CRM pour agences de placement et de recrutement

Le placement de personnel a deux côtés, et la plupart des logiciels n’en voient qu’un. Un système de suivi des candidatures (ATS) suit les candidats, un CRM suit les clients, et l’argent se fait au milieu : le placement, les heures qu’il génère, l’attestation qui doit être valide le jour même et la marge que personne ne calcule avant la fin du mois.

Où le CRM générique ne tient pas :

Des candidats traités comme des contacts. Un contact n’a ni disponibilités, ni certifications avec dates d’expiration, ni taux de rémunération. Ces trois éléments sont toute la question opérationnelle qu’une agence se pose à longueur de journée.

Aucun objet de placement. Le placement, c’est là où se rencontrent le taux facturé, le taux de rémunération, les charges et la durée. Sans lui, la marge est une reconstitution de fin de mois plutôt qu’une décision prise au moment de confirmer le placement.

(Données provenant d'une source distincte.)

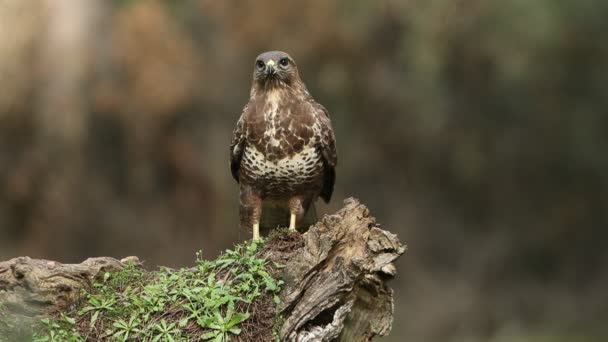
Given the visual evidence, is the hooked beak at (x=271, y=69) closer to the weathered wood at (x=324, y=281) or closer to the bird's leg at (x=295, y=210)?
the bird's leg at (x=295, y=210)

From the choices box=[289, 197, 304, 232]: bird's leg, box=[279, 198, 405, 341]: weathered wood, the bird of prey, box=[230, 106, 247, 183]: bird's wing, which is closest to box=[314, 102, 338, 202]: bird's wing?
the bird of prey

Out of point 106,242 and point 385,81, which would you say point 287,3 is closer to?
point 385,81

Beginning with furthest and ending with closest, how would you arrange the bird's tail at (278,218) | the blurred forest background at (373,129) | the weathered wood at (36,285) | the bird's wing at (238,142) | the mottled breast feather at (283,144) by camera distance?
the blurred forest background at (373,129), the bird's tail at (278,218), the bird's wing at (238,142), the mottled breast feather at (283,144), the weathered wood at (36,285)

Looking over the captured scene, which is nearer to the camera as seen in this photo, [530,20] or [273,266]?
[273,266]

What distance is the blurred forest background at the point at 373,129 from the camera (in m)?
7.05

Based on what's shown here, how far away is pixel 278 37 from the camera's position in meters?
7.10

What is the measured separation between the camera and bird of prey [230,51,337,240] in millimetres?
4387

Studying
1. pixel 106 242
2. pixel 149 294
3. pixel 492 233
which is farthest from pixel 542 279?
pixel 149 294

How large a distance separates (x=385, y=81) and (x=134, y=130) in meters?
2.54

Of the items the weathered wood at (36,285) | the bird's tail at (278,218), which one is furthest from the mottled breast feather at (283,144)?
the weathered wood at (36,285)

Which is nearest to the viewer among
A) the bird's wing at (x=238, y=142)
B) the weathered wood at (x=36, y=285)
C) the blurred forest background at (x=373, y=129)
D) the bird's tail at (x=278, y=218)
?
the weathered wood at (x=36, y=285)

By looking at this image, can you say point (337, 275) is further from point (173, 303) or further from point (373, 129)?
point (373, 129)

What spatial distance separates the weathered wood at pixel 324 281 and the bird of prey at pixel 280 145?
0.83 metres

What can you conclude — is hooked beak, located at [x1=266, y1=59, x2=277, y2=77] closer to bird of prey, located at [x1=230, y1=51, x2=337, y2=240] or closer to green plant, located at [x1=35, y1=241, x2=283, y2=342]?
bird of prey, located at [x1=230, y1=51, x2=337, y2=240]
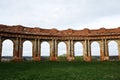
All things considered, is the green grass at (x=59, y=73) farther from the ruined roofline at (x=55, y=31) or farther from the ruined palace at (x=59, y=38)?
the ruined roofline at (x=55, y=31)

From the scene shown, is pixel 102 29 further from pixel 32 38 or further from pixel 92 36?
pixel 32 38

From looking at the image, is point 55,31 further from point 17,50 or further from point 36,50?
point 17,50

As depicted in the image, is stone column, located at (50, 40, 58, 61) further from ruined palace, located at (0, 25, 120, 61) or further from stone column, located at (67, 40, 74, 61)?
stone column, located at (67, 40, 74, 61)

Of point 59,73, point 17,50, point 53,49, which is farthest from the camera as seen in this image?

Des feuilles de temps hors du système. Les heures arrivent en photos et sont saisies séparément dans la paie et la facturation : c’est à la fois une double saisie et la principale source de litiges de facturation.

La conformité comme simple rappel. Un avertissement sur un permis qui expire est un message que quelqu’un ne lira peut-être pas. Placer un travailleur sans certification, ça coûte un client.

Le modèle de données qui convient vraiment :

Attestation. Typée, avec une date d’expiration et un blocage ferme du placement, plus une dérogation consignée pour qu’un gestionnaire puisse accepter le risque délibérément plutôt que par accident.

Placement. Client, travailleur, poste, taux facturé, taux de rémunération, charges et dates — l’objet qui rend la marge connue dès la confirmation plutôt qu’à la fin du mois.

Feuille de temps. Des heures structurées, saisies par le travailleur ou approuvées par le client, qui alimentent la paie et la facturation à partir d’une seule saisie.

Disponibilité. En temps réel pour chaque candidat, par compétence et par certification, pour qu’une demande de main-d’œuvre trouve réponse dans les données plutôt que dans la mémoire de quelqu’un.

Notre verdict : Si votre ATS est bon, gardez-le et bâtissez la couche placement et conformité. Si vous fonctionnez avec des tableurs et une boîte de réception, un système conçu pour gérer attestations, placements et feuilles de temps se rentabilise par les seuls litiges de facturation évités.

Pourquoi bloquer un placement sur une attestation expirée plutôt que d’avertir?

Parce que le risque est asymétrique. Un avertissement manqué peut coûter une relation client ou déclencher un problème réglementaire; un blocage avec dérogation consignée coûte dix secondes à un gestionnaire et rend la décision explicite.

Comment amener les travailleurs à bien remplir leurs feuilles de temps?

Faites-en un lien par texto, sans connexion, en quelques touchers, et faites en sorte que la paie en dépende. Chaque étape de friction transforme une feuille de temps en photo, et une photo veut dire que quelqu’un doit la ressaisir.

Les clients devraient-ils approuver les feuilles de temps dans le système?

Quand ils l’acceptent, oui — ça élimine complètement les litiges de facturation. Quand ils refusent, consignez leur approbation par courriel sur la feuille de temps plutôt que de la laisser dans une boîte de réception.

Est-ce que ça fonctionne pour le placement permanent comme pour le temporaire?

Les attestations et les disponibilités servent aux deux. Les feuilles de temps et le suivi des marges ne comptent que pour le temporaire et le contractuel; dans une agence axée sur le recrutement permanent, ils restent inactifs sans nuire.